Data Warehousing and Business Intelligence

11 February 2016

Six Dimension Types

Filed under: Analysis Services — Vincent Rainardi @ 7:29 pm

In data warehousing there are 6 types of dimension:

  1. Normal dimension
  2. Junk dimension
  3. Split dimension
  4. Text dimension
  5. Stacked dimension
  6. Distinct Attribute dimension

 

1. Normal Dimension

A normal dimension is when all attributes are related (they are all about 1 entity, e.g. Product), it has a business key (natural key) and all attributes are dependent on the surrogate key, like this:

1 Normal Dimension

In the above example, the business key is PRODUCT_CODE.

Sometimes we find a date attribute created as a date column (DATE_PRICE_UPDATED in the above example, and sometimes as a surrogate key (DATE_LAUNCHED_KEY in the above example). Another snowflake example is SUPPLIER_KEY, enabling us to access all the supplier attributes stored in the DIM_SUPPLIER.

The above example is type 2, but a normal dimension can be Type 0, 1, 2, 3, 4, or 2+1. Type 4 is a temporal table, type 0 is static, e.g. dim_date. Type 2+1 is where for the same attribute we have type 1 column (latest value) and type 2 column (historical values over many rows).

2. Junk Dimension

The classic scenario is: the source table in the transaction/source system has 4 to 8 columns, each with 2 to 6 values (some are Yes/No columns). And these columns are not related to each other, and they are not an attribute of a big dimension. Most of these columns explain the fact table itself.

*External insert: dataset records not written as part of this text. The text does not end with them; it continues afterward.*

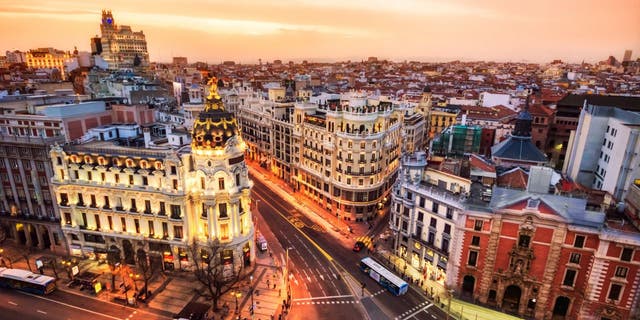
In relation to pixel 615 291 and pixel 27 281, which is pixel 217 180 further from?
pixel 615 291

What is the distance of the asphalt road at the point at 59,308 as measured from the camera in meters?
67.4

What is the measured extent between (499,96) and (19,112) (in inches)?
7843

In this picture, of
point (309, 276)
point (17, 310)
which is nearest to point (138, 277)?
point (17, 310)

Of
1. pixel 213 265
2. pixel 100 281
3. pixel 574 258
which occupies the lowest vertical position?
pixel 100 281

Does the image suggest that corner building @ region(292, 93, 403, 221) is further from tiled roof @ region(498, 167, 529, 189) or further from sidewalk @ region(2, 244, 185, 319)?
sidewalk @ region(2, 244, 185, 319)

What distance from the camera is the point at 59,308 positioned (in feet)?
228

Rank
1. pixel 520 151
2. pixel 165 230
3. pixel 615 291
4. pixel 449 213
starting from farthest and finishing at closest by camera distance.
A: pixel 520 151 < pixel 165 230 < pixel 449 213 < pixel 615 291

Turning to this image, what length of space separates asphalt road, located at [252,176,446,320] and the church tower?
17.3 meters

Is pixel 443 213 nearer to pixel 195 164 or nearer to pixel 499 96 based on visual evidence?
pixel 195 164

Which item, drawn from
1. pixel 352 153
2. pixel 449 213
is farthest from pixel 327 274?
pixel 352 153

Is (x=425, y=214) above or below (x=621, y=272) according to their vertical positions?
above

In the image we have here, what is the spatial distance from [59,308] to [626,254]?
336ft

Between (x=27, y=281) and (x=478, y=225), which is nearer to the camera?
(x=478, y=225)

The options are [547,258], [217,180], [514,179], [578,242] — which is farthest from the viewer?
[514,179]
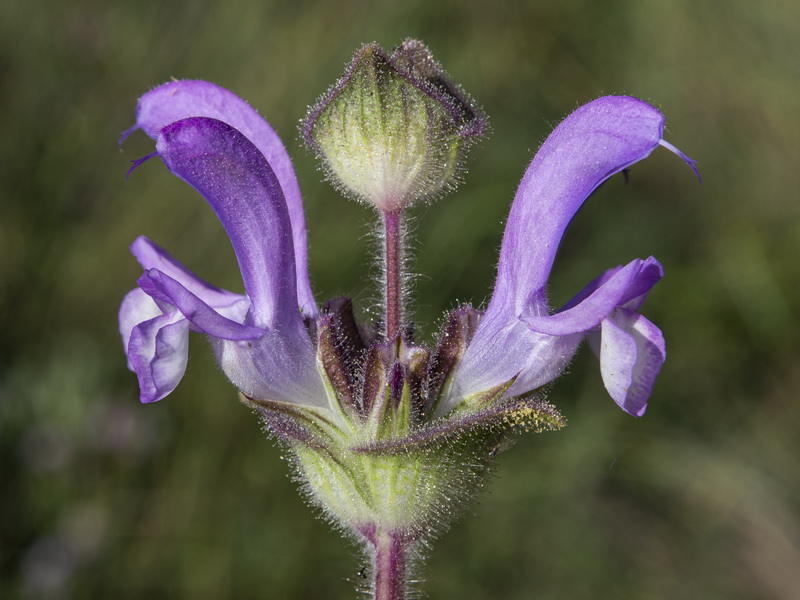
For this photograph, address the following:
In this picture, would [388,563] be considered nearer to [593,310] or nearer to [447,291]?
[593,310]

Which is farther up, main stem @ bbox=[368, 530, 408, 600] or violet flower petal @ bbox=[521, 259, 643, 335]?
violet flower petal @ bbox=[521, 259, 643, 335]

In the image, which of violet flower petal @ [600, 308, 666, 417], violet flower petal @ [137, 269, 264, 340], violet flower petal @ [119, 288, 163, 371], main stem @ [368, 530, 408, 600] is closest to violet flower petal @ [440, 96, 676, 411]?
violet flower petal @ [600, 308, 666, 417]

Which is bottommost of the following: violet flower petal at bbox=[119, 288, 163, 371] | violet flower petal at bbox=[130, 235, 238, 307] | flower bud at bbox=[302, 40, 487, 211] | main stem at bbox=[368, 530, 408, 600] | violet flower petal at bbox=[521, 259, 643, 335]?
main stem at bbox=[368, 530, 408, 600]

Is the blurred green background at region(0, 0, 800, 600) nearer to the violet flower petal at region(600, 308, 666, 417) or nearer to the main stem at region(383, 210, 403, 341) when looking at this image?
the main stem at region(383, 210, 403, 341)

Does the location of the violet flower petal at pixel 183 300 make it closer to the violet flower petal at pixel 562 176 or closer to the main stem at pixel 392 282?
the main stem at pixel 392 282

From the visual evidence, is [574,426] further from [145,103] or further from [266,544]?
[145,103]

As an example, let’s consider a payment table in a transaction system. The payment table has order ID column (which can be composite, i.e. a group of several orders), customer ID column, due due date, actual payment date, payment amount, payment method. But this table also has the following columns: processed_indicator, has_deposit, is_partial, and recurring_flag. Each of these columns is Yes/No column.

So we can create a junk dimension like this:

2 Junk Dimension

Note that a junk dimension is always type 0 (static). The name of the dimension contains the word “junk”, usually after “dim” rather than at the end. For the Y/N columns, the column names are standardised with “IS_…” or “…_FLAG”. The data type is consistent, i.e. for a Y/N column either it is bit or CHAR(1), but not INT nor VARCHAR(N) – my preference is CHAR(1) for clarity of values, and possibility of expanding into 3 or 4 values.

A junk dimension does not have a business key.

Expanding a junk dimension: if we add a column to the junk dimension, here’s what happens. The above junk dimension has 9 rows i.e. 8 for the combination of 4 Y/N columns, plus the unknown rows. If we add 1 more Y/N column (say IS_REFUNDABLE), the number of rows becomes 17, i.e. for the existing 8 rows (not the unknown row), we set IS_REFUNDABLE to N. Then we copy the existing 8 rows to row 10-17, with IS_REFUNDABLE as Y.

A junk dimension can also expand because there are more value in a column. For example: the IS_PROCESSED column was Y/N column but now it also has a third value, which is U (unknown).

In the fact table we have JUNK_PAYMENT_KEY column, containing value 0 to 17.

Note that in a junk dimension the attributes are not related to each other. For example, they are not customer attributes or product attributes. Because if they are, they should be moved to the customer dimension or product dimension. The attributes in the junk dimension are at transaction level (or whatever the fact table is about), not at the dimension level.

3. Split Dimension

When a dimension is predicted to be very big, say 20 million rows (usually because it has many type 2 attributes), the designer may take a conscious decision to split the dimension into two or three, for performance reason. A classic scenario is customer dimension for ecommerce companies with internet-based customer registration facility.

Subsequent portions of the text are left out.